Repeat the items below word for word, from the first line up to and including the line that contains "for 2°anno? larger".

++++ EXTRACTED ENTRIES ++++

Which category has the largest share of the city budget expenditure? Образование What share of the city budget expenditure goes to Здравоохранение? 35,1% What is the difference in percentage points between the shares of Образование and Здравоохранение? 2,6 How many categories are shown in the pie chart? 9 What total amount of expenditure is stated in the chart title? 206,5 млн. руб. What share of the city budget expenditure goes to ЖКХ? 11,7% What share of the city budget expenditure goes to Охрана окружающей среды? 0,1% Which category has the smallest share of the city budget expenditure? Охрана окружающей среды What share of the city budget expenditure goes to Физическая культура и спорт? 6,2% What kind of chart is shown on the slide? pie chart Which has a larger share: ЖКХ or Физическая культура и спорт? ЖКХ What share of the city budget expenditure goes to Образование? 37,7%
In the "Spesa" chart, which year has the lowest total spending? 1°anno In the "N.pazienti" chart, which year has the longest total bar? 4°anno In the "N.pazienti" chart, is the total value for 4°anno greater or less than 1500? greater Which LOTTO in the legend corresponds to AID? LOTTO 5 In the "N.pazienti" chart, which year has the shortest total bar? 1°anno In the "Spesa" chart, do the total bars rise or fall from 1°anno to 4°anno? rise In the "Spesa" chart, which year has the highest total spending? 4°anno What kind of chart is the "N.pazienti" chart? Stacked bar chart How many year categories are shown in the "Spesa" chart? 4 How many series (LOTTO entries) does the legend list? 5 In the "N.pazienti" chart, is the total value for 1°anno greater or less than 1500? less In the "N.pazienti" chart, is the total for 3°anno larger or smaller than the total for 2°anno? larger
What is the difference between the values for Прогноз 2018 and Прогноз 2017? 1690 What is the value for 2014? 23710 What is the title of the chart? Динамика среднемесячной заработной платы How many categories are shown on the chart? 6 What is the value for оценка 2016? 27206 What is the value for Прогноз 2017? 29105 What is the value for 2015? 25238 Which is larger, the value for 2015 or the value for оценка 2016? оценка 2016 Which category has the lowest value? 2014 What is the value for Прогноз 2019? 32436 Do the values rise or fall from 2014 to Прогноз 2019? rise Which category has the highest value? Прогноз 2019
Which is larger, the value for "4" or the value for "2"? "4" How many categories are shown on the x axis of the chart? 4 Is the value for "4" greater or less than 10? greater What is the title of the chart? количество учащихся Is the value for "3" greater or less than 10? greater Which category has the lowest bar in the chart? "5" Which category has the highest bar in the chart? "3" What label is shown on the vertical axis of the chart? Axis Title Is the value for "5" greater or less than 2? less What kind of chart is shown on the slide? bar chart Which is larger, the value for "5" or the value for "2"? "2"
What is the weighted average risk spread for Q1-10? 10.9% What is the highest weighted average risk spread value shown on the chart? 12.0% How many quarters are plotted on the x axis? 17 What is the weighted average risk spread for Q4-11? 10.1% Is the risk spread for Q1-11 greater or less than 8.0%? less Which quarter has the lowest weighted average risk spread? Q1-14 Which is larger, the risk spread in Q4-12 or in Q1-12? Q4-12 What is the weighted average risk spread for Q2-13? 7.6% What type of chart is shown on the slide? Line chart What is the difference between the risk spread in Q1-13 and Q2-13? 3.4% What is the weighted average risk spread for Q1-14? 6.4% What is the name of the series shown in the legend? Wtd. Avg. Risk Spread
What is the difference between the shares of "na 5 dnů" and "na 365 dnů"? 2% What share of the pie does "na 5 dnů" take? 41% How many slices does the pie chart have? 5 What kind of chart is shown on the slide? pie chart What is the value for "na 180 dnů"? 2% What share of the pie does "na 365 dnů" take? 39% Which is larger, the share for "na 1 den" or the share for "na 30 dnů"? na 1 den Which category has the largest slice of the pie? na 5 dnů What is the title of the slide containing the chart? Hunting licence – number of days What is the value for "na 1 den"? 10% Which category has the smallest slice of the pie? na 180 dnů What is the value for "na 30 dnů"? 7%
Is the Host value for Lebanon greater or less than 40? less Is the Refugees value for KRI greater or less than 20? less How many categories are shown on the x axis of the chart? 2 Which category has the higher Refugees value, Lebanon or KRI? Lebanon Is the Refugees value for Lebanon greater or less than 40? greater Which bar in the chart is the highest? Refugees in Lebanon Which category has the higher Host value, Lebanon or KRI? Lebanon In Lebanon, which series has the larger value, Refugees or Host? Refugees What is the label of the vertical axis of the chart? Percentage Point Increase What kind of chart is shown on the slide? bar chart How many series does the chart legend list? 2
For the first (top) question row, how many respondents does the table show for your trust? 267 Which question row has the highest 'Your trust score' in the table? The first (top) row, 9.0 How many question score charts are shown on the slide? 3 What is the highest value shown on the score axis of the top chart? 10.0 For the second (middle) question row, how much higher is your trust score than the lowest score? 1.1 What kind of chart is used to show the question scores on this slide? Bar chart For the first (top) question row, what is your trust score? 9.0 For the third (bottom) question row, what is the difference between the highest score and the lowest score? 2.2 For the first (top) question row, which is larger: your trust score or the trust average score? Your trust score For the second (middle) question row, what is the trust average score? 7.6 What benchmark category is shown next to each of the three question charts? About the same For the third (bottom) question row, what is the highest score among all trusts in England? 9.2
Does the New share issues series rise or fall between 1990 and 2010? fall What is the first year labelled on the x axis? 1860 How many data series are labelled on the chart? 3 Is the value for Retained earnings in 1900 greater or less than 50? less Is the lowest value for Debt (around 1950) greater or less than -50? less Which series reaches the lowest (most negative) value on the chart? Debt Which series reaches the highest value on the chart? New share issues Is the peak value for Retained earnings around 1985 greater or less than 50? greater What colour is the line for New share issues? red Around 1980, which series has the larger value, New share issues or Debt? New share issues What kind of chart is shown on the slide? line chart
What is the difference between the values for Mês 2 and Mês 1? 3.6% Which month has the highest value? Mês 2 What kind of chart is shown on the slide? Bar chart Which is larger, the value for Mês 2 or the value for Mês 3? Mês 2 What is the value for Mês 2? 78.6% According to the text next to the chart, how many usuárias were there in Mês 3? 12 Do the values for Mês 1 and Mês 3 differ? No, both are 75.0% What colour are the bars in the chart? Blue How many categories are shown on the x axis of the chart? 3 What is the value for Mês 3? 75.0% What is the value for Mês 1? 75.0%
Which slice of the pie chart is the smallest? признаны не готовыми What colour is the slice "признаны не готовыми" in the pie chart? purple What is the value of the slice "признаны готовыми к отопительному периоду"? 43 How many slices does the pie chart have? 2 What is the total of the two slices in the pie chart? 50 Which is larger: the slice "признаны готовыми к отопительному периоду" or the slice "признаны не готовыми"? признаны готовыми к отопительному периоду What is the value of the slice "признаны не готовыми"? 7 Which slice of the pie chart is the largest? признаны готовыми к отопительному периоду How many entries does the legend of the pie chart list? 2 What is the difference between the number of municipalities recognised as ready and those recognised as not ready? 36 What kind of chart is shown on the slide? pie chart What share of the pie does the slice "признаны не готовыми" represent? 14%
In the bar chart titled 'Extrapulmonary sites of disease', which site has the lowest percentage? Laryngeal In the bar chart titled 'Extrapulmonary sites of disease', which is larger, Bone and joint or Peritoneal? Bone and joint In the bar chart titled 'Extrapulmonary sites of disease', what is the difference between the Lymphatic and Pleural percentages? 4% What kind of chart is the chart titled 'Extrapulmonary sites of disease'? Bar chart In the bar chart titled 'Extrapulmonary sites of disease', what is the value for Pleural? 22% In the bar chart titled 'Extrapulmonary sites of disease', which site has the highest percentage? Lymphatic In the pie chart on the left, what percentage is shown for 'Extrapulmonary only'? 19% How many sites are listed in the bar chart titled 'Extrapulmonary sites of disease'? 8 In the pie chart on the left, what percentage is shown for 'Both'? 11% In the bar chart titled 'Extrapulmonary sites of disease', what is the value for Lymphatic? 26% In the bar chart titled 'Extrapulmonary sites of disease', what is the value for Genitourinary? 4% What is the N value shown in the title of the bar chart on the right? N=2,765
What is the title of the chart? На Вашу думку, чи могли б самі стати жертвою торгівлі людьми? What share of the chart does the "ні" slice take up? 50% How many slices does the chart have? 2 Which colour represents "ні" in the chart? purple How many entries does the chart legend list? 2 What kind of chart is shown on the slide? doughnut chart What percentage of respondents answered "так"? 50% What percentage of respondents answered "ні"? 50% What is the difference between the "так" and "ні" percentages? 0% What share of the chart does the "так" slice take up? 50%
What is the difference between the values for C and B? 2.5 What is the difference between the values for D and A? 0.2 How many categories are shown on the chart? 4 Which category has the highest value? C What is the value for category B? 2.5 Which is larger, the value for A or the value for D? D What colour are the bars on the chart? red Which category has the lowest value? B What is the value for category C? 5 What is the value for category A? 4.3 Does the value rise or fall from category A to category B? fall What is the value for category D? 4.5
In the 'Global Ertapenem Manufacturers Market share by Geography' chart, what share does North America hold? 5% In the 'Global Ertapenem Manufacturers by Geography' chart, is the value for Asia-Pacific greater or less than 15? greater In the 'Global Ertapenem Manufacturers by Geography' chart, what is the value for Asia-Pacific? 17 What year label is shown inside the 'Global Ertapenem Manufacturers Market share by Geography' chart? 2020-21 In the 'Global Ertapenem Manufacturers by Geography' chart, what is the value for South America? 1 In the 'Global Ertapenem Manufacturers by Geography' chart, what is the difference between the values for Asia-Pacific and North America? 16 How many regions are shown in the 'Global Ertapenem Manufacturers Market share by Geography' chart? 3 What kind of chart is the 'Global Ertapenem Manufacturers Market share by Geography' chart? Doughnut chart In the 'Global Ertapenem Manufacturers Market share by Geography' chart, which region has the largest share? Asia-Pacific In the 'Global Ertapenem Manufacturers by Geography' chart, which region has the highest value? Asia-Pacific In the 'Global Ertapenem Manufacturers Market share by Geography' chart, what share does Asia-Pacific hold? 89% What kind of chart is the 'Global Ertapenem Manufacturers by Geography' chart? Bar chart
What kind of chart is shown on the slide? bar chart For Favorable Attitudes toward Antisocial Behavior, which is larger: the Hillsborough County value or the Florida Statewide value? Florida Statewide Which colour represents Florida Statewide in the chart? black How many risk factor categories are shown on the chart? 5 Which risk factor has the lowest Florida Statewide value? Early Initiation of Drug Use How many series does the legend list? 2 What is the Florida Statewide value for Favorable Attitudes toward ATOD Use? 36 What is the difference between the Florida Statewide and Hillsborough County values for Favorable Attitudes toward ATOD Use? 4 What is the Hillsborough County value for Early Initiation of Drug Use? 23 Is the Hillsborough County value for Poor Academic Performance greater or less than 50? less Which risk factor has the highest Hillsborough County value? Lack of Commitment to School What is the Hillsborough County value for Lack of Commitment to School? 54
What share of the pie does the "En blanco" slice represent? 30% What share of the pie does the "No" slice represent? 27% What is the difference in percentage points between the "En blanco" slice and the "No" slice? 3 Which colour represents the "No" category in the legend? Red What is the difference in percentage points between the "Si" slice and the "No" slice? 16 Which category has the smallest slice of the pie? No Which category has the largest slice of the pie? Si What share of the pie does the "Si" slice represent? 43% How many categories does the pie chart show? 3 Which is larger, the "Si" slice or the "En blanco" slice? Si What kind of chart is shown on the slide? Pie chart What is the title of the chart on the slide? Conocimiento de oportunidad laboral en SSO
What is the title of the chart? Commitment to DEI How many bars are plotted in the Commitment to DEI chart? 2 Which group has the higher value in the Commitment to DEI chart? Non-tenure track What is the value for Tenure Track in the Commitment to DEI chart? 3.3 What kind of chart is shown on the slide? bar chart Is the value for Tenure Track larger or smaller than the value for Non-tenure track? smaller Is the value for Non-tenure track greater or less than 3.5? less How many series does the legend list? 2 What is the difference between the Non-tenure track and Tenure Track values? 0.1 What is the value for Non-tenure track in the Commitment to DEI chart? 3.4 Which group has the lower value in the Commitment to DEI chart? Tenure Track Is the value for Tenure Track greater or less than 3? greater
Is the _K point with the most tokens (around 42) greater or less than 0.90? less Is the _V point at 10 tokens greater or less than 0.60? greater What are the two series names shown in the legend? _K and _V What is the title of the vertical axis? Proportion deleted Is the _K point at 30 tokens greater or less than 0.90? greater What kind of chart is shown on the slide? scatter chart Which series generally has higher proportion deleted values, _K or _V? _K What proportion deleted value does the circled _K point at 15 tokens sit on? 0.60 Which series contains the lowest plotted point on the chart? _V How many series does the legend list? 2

++++

> [SOLVED EXERCISE]
Which category has the largest share of the city budget expenditure? Образование What share of the city budget expenditure goes to Здравоохранение? 35,1% What is the difference in percentage points between the shares of Образование and Здравоохранение? 2,6 How many categories are shown in the pie chart? 9 What total amount of expenditure is stated in the chart title? 206,5 млн. руб. What share of the city budget expenditure goes to ЖКХ? 11,7% What share of the city budget expenditure goes to Охрана окружающей среды? 0,1% Which category has the smallest share of the city budget expenditure? Охрана окружающей среды What share of the city budget expenditure goes to Физическая культура и спорт? 6,2% What kind of chart is shown on the slide? pie chart Which has a larger share: ЖКХ or Физическая культура и спорт? ЖКХ What share of the city budget expenditure goes to Образование? 37,7%
In the "Spesa" chart, which year has the lowest total spending? 1°anno In the "N.pazienti" chart, which year has the longest total bar? 4°anno In the "N.pazienti" chart, is the total value for 4°anno greater or less than 1500? greater Which LOTTO in the legend corresponds to AID? LOTTO 5 In the "N.pazienti" chart, which year has the shortest total bar? 1°anno In the "Spesa" chart, do the total bars rise or fall from 1°anno to 4°anno? rise In the "Spesa" chart, which year has the highest total spending? 4°anno What kind of chart is the "N.pazienti" chart? Stacked bar chart How many year categories are shown in the "Spesa" chart? 4 How many series (LOTTO entries) does the legend list? 5 In the "N.pazienti" chart, is the total value for 1°anno greater or less than 1500? less In the "N.pazienti" chart, is the total for 3°anno larger or smaller than the total for 2°anno? larger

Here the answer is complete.